In 1997, he hosted the MGM Musicals Tribute at Carnegie Hall. McDowall served for several years in various capacities on the Board of Governors of the Academy of Motion Picture Arts and Sciences, the organisation that presents the Oscar Awards, and on the selection committee for the Kennedy Center Awards. He was Chairman of the Actors' Branch for five terms. He was elected President of the Academy Foundation the year that he died. He worked tirelessly to support the Motion Pictures Retirement Home, where a rose garden named in his honour was officially dedicated on 9 October 2001 and remains a part of the campus.

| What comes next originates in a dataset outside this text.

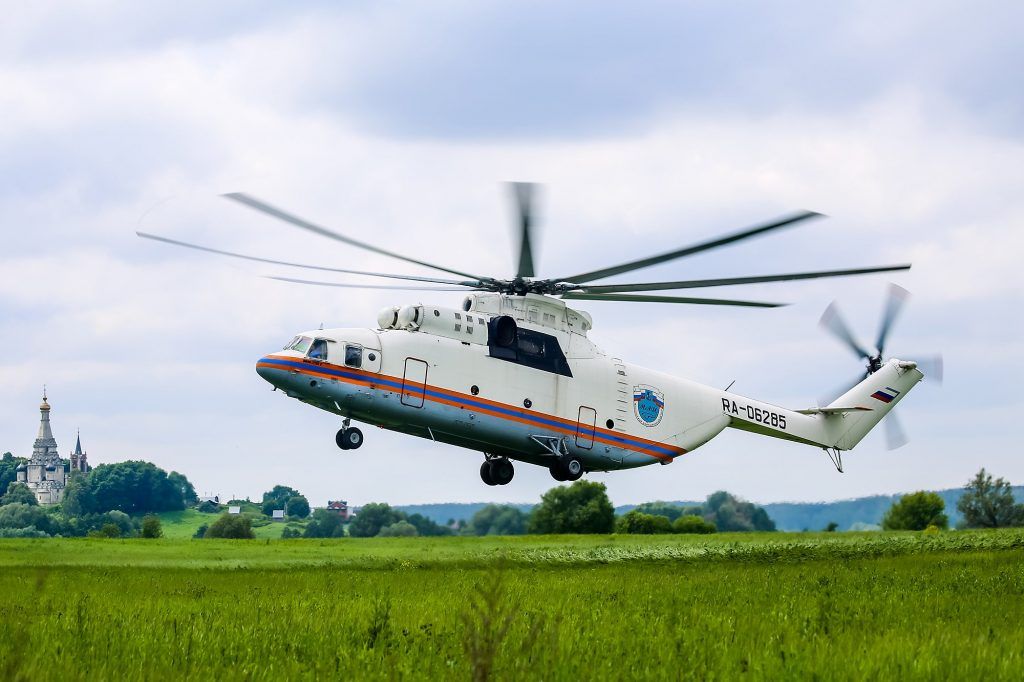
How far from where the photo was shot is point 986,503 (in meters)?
74.2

McDowall received recognition as a photographer, working with Look, Vogue, Collier's and LIFE, including a cover story on Mae West for LIFE, and published five books of photographs, each featuring photos and profile interviews of his celebrity friends interviewing each other, such as Elizabeth Taylor, Judy Garland, Judy Holliday, Maureen O'Hara, Katharine Hepburn, Lauren Bacall, and others.
Although McDowall made no public statements about his sexual orientation during his lifetime, several authors have claimed that he was discreetly gay.
In 1974, the FBI raided McDowall's home and seized his collection of films and television series in the course of an investigation into film piracy and copyright infringement. His collection consisted of 160 16-mm prints and more than 1,000 video cassettes, at a time before the era of commercial videotapes, when there was no legal aftermarket for films. McDowall had purchased Errol Flynn's home cinema films and transferred them all to tape for longer-lasting archival storage. No charges were filed.
On 3 October 1998, aged 70, McDowall died of lung cancer at his home in Studio City. He was cremated and his ashes were scattered at sea on 7 October, off Los Angeles County. Dennis Osborne, a screenwriter friend, had cared for the actor in his final months. The media quoted Osborne as having said, "It was very peaceful, it was just as he wanted it. It was exactly the way he planned."